Input for this task
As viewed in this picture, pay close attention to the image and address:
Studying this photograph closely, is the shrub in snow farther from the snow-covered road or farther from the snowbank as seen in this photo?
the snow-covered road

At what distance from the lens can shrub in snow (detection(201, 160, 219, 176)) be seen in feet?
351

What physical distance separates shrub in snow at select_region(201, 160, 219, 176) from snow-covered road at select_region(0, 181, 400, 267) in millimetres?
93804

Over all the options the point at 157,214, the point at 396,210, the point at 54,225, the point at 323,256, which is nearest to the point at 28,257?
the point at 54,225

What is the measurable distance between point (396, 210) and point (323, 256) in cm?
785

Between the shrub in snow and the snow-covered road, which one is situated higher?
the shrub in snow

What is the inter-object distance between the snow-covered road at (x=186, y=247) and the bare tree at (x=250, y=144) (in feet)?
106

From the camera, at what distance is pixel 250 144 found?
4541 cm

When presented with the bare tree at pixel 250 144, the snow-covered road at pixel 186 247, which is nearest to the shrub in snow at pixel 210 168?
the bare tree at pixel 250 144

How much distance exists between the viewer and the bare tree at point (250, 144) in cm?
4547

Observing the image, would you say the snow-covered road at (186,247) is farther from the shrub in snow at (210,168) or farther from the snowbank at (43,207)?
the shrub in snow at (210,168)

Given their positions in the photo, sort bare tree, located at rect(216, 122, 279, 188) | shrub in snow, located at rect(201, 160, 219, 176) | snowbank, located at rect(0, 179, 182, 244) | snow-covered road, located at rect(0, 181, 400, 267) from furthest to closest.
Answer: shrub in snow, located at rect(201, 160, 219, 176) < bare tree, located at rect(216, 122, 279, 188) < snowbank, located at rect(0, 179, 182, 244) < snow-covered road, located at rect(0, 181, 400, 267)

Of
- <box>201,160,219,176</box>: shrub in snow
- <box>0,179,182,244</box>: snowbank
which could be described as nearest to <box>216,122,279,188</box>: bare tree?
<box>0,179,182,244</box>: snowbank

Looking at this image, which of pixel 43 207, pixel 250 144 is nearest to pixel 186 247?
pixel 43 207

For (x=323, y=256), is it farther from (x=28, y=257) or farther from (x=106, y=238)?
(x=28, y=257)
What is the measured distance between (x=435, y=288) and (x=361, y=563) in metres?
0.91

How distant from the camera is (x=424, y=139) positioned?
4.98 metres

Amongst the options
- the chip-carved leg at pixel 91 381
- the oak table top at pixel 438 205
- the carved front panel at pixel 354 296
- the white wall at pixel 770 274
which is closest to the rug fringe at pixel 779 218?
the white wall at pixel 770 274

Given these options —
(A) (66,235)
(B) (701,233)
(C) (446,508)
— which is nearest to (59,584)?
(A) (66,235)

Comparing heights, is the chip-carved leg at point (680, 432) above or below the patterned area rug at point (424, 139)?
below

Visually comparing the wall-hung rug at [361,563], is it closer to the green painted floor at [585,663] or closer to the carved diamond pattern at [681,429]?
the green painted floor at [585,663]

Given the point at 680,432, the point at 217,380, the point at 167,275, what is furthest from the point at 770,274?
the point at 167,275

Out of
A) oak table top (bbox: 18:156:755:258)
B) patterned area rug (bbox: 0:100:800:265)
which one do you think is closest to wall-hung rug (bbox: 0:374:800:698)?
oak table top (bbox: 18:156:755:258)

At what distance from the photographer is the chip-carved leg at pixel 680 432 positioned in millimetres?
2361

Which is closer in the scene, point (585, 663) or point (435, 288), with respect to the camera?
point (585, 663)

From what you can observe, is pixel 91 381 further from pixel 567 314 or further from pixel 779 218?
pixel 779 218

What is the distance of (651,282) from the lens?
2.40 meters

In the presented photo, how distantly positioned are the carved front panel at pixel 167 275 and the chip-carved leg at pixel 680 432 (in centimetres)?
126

Problem requirements
Quote each line of the data above exactly as written.

Answer to the task
As viewed in this picture, pay close attention to the image and address:
Studying this photograph closely, is the shrub in snow farther from the snow-covered road or farther from the snowbank as seen in this photo?
the snow-covered road

At what distance from the lens can shrub in snow (detection(201, 160, 219, 176)) be seen in feet?
351

What physical distance separates shrub in snow at select_region(201, 160, 219, 176) from snow-covered road at select_region(0, 181, 400, 267) in millimetres?
93804

Over all the options the point at 157,214, the point at 396,210, the point at 54,225, the point at 323,256, which is nearest to the point at 28,257?
the point at 54,225

What is the measurable distance between point (396, 210) and point (323, 256) in cm?
785

Between the shrub in snow and the snow-covered road, which one is situated higher?
the shrub in snow

What is the inter-object distance between the snow-covered road at (x=186, y=247) and the bare tree at (x=250, y=144) (in feet)?
106

From the camera, at what distance is pixel 250 144 found?
4541 cm

When presented with the bare tree at pixel 250 144, the snow-covered road at pixel 186 247, which is nearest to the shrub in snow at pixel 210 168?
the bare tree at pixel 250 144

How much distance exists between the viewer and the bare tree at point (250, 144) in cm?
4547

Observing the image, would you say the snow-covered road at (186,247) is farther from the shrub in snow at (210,168) or farther from the snowbank at (43,207)?
the shrub in snow at (210,168)

Given their positions in the photo, sort bare tree, located at rect(216, 122, 279, 188) | shrub in snow, located at rect(201, 160, 219, 176) | snowbank, located at rect(0, 179, 182, 244) | snow-covered road, located at rect(0, 181, 400, 267) from furthest to closest.
Answer: shrub in snow, located at rect(201, 160, 219, 176) < bare tree, located at rect(216, 122, 279, 188) < snowbank, located at rect(0, 179, 182, 244) < snow-covered road, located at rect(0, 181, 400, 267)

Of
- <box>201,160,219,176</box>: shrub in snow
- <box>0,179,182,244</box>: snowbank
which could be described as nearest to <box>216,122,279,188</box>: bare tree?
<box>0,179,182,244</box>: snowbank

Looking at this image, which of pixel 43 207, pixel 250 144 is nearest to pixel 186 247?
pixel 43 207

For (x=323, y=256), is it farther from (x=28, y=257) or farther from (x=106, y=238)?
(x=28, y=257)
What is the measured distance between (x=435, y=288) and (x=361, y=563) in metres?
0.91

How distant from the camera is (x=424, y=139) positioned?
4.98 metres

Amongst the options
- the chip-carved leg at pixel 91 381
- the oak table top at pixel 438 205
- the carved front panel at pixel 354 296
- the white wall at pixel 770 274
which is closest to the rug fringe at pixel 779 218?
the white wall at pixel 770 274

Given these options —
(A) (66,235)
(B) (701,233)
(C) (446,508)
— which is nearest to (59,584)?
(A) (66,235)

Comparing heights, is the chip-carved leg at point (680, 432) above or below the patterned area rug at point (424, 139)?
below

Visually comparing the wall-hung rug at [361,563], is it closer to the green painted floor at [585,663] or closer to the carved diamond pattern at [681,429]?
the green painted floor at [585,663]

Given the point at 680,432, the point at 217,380, the point at 167,275, what is furthest from the point at 770,274?
the point at 167,275

Out of
A) oak table top (bbox: 18:156:755:258)
B) patterned area rug (bbox: 0:100:800:265)
which one do you think is closest to wall-hung rug (bbox: 0:374:800:698)?
oak table top (bbox: 18:156:755:258)

At what distance from the photographer is the chip-carved leg at pixel 680 432 positioned in millimetres?
2361

Which is closer in the scene, point (585, 663) or point (435, 288), with respect to the camera?
point (585, 663)

From what you can observe, is pixel 91 381 further from pixel 567 314 or further from pixel 779 218?
pixel 779 218

What is the distance of (651,282) from the lens?
2.40 meters

In the presented photo, how distantly positioned are the carved front panel at pixel 167 275 and the chip-carved leg at pixel 680 432 (in centimetres)?
126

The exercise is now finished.